Exercise - Once the line holding "图E.1.3-2 圆形风管三个圆环时的测点布置示意" is found in the entries below, transcribe exactly every line up to and including the one holding "FH-Hof Unterklasse der", but leave out the pictures.

┌─ Information supplied

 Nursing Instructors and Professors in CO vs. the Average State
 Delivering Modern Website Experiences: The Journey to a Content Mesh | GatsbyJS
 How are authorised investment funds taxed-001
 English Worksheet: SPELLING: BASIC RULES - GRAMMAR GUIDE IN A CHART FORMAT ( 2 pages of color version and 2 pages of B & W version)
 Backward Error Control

└─
┌─ Information supplied

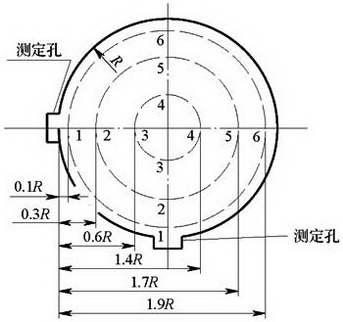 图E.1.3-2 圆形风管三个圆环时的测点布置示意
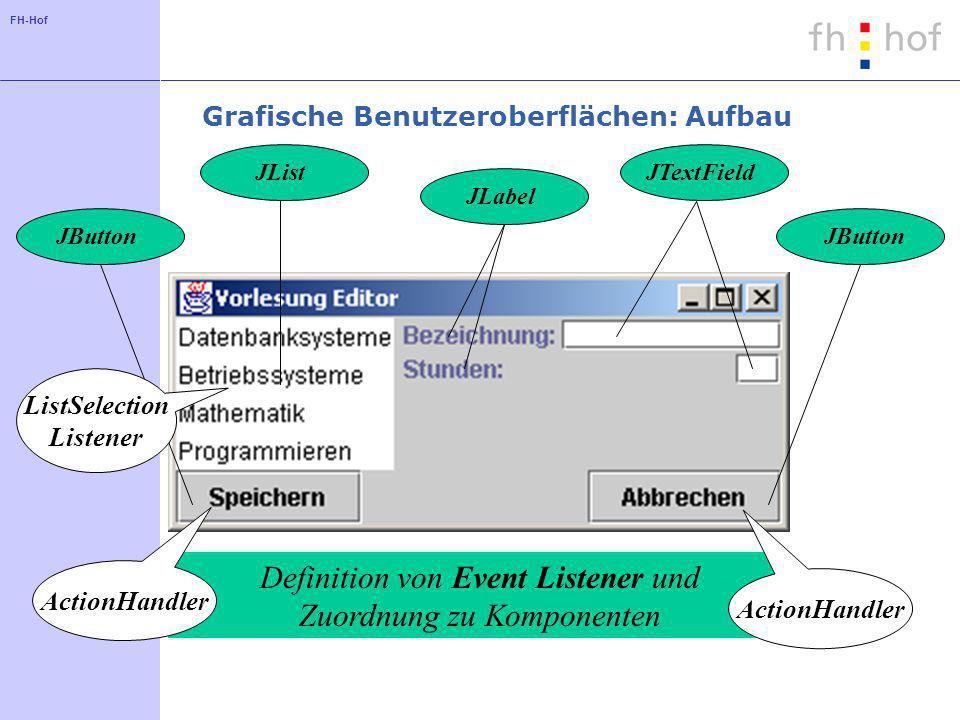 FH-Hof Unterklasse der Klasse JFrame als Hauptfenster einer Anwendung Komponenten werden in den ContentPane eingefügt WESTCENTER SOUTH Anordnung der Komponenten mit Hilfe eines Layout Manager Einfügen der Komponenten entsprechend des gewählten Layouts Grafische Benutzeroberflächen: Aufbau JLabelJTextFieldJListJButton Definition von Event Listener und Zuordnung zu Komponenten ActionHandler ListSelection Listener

└─

Exercise result -
 图E.1.3-2 圆形风管三个圆环时的测点布置示意
 FH-Hof Unterklasse der Klasse JFrame als Hauptfenster einer Anwendung Komponenten werden in den ContentPane eingefügt WESTCENTER SOUTH Anordnung der Komponenten mit Hilfe eines Layout Manager Einfügen der Komponenten entsprechend des gewählten Layouts Grafische Benutzeroberflächen: Aufbau JLabelJTextFieldJListJButton Definition von Event Listener und Zuordnung zu Komponenten ActionHandler ListSelection Listener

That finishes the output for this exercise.